In January last year the European Commission set out plans to replace the 1995 EU Data Protection Directive with a new General Data Protection Regulation. If enforced it would introduce a single data protection law across all 27 EU member states, in contrast to the Directive, which does not require word-for-word implementation into national law.
Under the draft Regulation DPAs would be responsible for regulating companies that have their "main establishment" in the country in which they conducts their regulatory activities. 'Main establishment' refers to the premises in which companies take their main decisions about personal data processing. If companies take those decisions outside of the EU a main establishment will be taken as any "place where the main processing activities in the context of the activities of an establishment of a controller in the Union take place", according to the draft.
Under the proposed regime authorities would be required to provide one another with "mutual assistance" so as not to inconsistently apply the laws in different countries. If individuals in more than one member state are likely to be affected by decisions taken by one authority, other authorities in those countries have the right to participate in joint operations. However, only the authorities in countries where organisations have their "main establishment" will take regulatory action, unless the authority in question confers power to a sister regulator in another state.
Authorities would have to communicate proposed measures they intend to take following regulatory investigations to a new independent European Data Protection Board. The Board would replace privacy watchdog the Article 29 Working Party and would have a month in which to issue its opinion on whether the responsible DPA's actions are appropriate.
After the EDPB has issued its opinion, the European Commission could step in and seek changes to the measures proposed and, in extreme case, suspend the implementation of the measures for a year if DPAs ignore its suggested revisions.
The Commission said that the role it would perform under the proposed new 'consistency mechanism' would not interfere with the independence of DPAs.
"The Commission is the guardian of the internal market and is responsible for the proper implementation of EU law," it said. "The Regulation will not be properly applied based on knowledge of data protection laws alone. The internal market must be brought about and the consistency mechanism, with the Commission as backstop, is the only way to do this; allowing the Board to take binding decisions, an alternative which has been proposed, would be illegal."

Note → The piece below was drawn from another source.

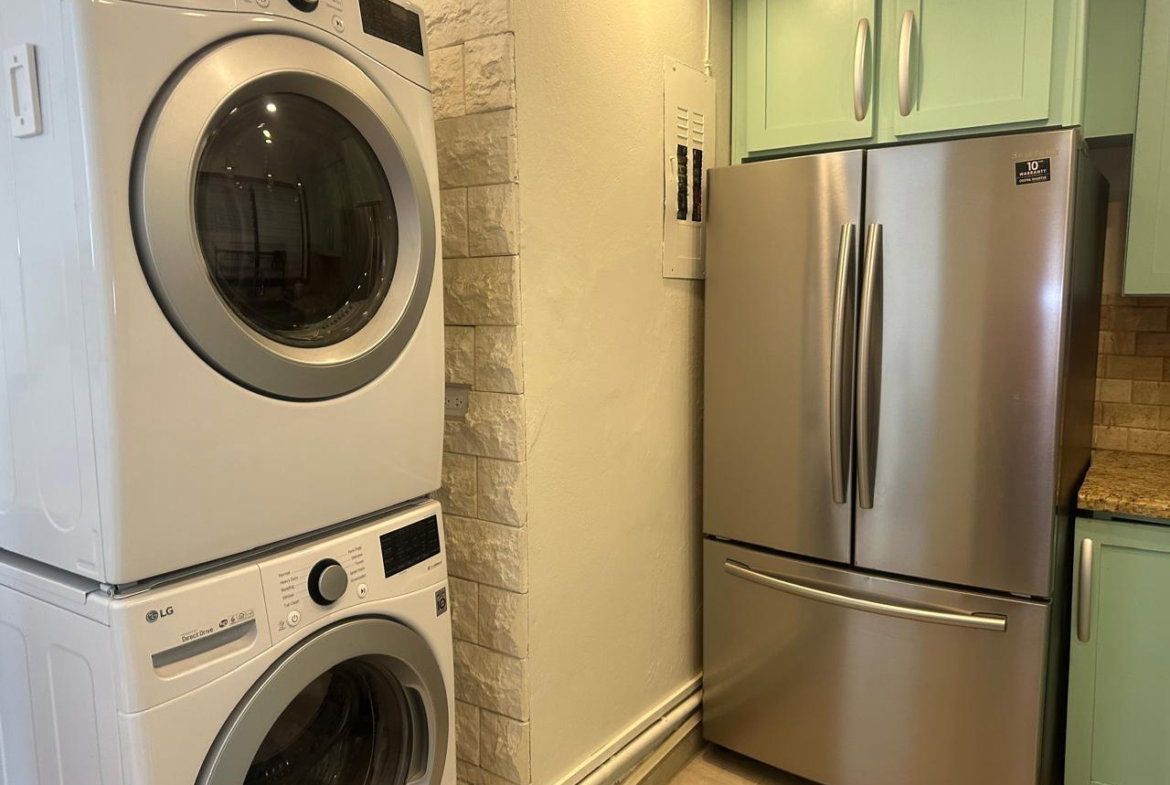 Seventh image of 59-2-8 Norwood Avenue in Kingston 5, St. Andrew, Jamaica - property is For Rent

"Under the [EU] Treaties, only the Commission can take decisions that are binding on the member states; the alternative would be the creation of a data protection super-agency. This would entail enormous costs; the role of the Commission does not interfere with the independence of DPAs who remain competent to tackle individual cases. The proposed Regulation strengthens DPAs by making sure they act in concert," the Commission added.
"The Commission’s role is to ensure coherence and build the single market. During this mandate, the Commission has fought hard with several member states over the independence of national data protection authorities," it said.
The Commission pointed to the way that EU DPAs have handled their inquiries into Google's unauthorised collection of personal data using technology associated with its Street View programme as an example of the current regulatory framework not working.
"The flaws of the present system were illustrated in the Google Street View case," the Commission said. "The actions of a single company affected individuals in several member states in the same way. Yet they prompted uncoordinated and divergent responses from DPAs."